Table of Contents

  • Mexico has been facing significant economic challenges, including falling oil prices, tighter monetary policy in the United States and a sharp depreciation of the peso. Ambitious structural reforms and sound macroeconomic policies have supported the resilience of the Mexican economy in the face of challenging global conditions. Mexico’s productivity growth has recently picked up in sectors that benefitted from structural reforms, such as the energy, financial and telecom sectors. Yet, important challenges remain in eliminating the gaps between Mexico and other OECD economies.

  • Over the past two decades, successive Mexican governments have faced the challenge of raising the country’s competitiveness, a continuous task since the North American Free Trade Agreement (NAFTA) came into force. Yet, it was only with the present administration that a consensus was reached for initiating the structural reforms necessary for increasing the country’s productivity, competitiveness and development.

  • The OECD was asked by the Mexican government to carry out an independent policy assessment to identify rules and regulations that may hinder the competitive and efficient functioning of markets in two sectors of the Mexican economy along the vertical supply chain. These were medicines (production, wholesale, retail) and meat (animal feed, growing of animals, slaughterhouses, wholesale and retail).

  • This assessment identifies distortions to competition in Mexican federal legislation and proposes recommendations for removing regulatory barriers to competition in two sectors of the Mexican economy: the vertical chain of production for medicines (production, wholesale, retail) and meat products (animal feed, growing of animals, slaughterhouses, wholesale, retail). It identifies and analyses 176 potential regulatory restrictions, and makes 107 specific recommendations to remove potential barriers and increase competition. Benefits from increased competition will include lower prices, and greater choice and variety for consumers. This report identifies the sources of those benefits and, where possible, provides quantitative estimates. If the particular quantified restrictions are lifted and the expected effects are realised, the OECD has calculated a positive effect for the Mexican economy of at least MXN 10 228.7 million, which could rise to MXN 44 161.9 million.

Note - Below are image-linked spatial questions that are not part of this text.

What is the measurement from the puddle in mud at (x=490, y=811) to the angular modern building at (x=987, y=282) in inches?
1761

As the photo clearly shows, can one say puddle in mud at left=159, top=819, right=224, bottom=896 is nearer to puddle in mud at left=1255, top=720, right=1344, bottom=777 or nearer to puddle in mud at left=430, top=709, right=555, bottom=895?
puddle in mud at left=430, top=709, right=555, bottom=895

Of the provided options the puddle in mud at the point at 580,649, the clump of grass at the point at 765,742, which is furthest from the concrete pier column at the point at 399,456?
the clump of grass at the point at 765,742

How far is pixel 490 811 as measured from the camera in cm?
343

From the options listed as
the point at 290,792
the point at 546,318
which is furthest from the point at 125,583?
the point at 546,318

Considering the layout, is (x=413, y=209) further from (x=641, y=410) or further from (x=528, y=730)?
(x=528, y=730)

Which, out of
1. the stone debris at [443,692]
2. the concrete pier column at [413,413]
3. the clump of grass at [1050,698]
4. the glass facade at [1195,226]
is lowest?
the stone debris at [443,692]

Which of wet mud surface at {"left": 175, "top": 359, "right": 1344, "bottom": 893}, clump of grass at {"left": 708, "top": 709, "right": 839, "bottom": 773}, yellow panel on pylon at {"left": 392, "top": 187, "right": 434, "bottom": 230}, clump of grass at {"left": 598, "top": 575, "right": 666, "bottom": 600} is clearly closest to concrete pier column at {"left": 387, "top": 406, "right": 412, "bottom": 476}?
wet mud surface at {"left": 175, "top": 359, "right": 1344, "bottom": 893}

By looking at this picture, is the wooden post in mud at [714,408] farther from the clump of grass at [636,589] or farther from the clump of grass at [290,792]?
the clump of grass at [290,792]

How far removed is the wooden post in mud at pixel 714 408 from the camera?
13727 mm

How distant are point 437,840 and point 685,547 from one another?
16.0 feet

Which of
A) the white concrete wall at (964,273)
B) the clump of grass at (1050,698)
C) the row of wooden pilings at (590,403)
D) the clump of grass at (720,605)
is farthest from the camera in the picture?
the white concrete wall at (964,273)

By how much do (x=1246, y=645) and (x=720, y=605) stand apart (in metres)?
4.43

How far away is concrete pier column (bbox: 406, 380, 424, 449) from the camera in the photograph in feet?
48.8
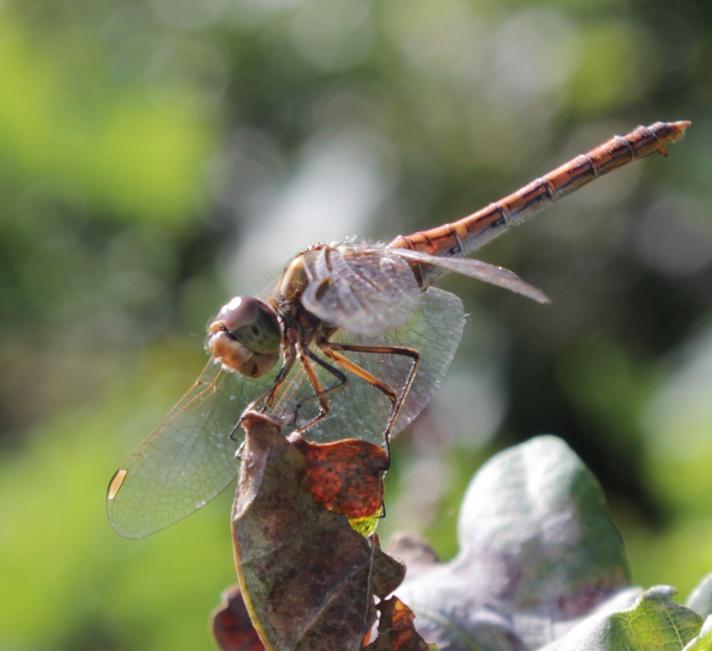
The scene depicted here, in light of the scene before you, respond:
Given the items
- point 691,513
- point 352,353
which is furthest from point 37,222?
point 352,353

  • The medicines sector has enormous economic and social implications for Mexico. It is an important source of employment (367 056 people, as of 2013) and contributor of GVA (from 2005 until 2015, the GVA for medicine manufacturing was, on average, 0.67% of total GDP). Among its main constraints are a lack of regulation concerning pecuniary advantages pharmaceutical companies can provide to doctors; patients’ restricted possibilities to substitute branded medicines for generics; a regulatory model of maximum prices for patented medicines that leads to high prices for Mexican consumers; the confidentiality of the amendment to the medicines-pricing agreement; and provisions that allow the sector’s regulators unguided discretion. In addition, several dispositions discriminate against foreigners, in both the private and the public sectors. The report also finds various Mexican standards that expressly state that they are not in line with international norms.

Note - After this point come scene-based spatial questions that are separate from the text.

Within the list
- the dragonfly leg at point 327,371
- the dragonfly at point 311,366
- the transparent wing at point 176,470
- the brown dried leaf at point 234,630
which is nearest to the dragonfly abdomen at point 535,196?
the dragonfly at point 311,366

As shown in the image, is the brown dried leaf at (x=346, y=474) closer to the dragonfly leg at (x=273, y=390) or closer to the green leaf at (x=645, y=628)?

  • The meat sector is important in Mexico, both as a source of employment (344 849 people, as of 2013) and as a contributor of GVA (animal slaughtering and processing accounted for 0.95% of Mexican GDP in 2015). Regulatory reforms could bring efficiency gains that would benefit Mexican households, particularly the poorest. The major constraints in the meat sector include unnecessary documentation to transport livestock, their products and sub-products (e.g. state transport documents and certifications granted by local livestock associations); excessive controls for imports (e.g. double authorisation of establishments and countries; inspection of all imported meat, carcasses, viscera and offal); anti-competitive legislation on livestock associations; and the non-harmonisation of several Mexican standards with international norms.